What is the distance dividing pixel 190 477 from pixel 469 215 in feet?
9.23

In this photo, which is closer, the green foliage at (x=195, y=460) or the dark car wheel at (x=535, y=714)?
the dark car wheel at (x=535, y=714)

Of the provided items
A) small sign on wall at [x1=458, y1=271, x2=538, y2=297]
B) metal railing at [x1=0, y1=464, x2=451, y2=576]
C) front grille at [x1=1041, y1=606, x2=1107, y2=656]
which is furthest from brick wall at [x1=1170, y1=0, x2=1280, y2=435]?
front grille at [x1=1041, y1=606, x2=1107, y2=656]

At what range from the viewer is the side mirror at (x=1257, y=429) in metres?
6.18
###
* Written exercise: Return verbatim the part of the records that opens with the line containing "In this photo, which" and runs through the last line of the records, both ends included.

* Output of the exercise:
In this photo, which is closer, the green foliage at (x=195, y=460) or the dark car wheel at (x=535, y=714)?
the dark car wheel at (x=535, y=714)

Of the provided items
A) small sign on wall at [x1=458, y1=271, x2=538, y2=297]
B) metal railing at [x1=0, y1=464, x2=451, y2=576]
C) front grille at [x1=1041, y1=606, x2=1107, y2=656]
which is furthest from brick wall at [x1=1170, y1=0, x2=1280, y2=435]?
front grille at [x1=1041, y1=606, x2=1107, y2=656]

At what range from the viewer is the side mirror at (x=1257, y=429) in metres?
6.18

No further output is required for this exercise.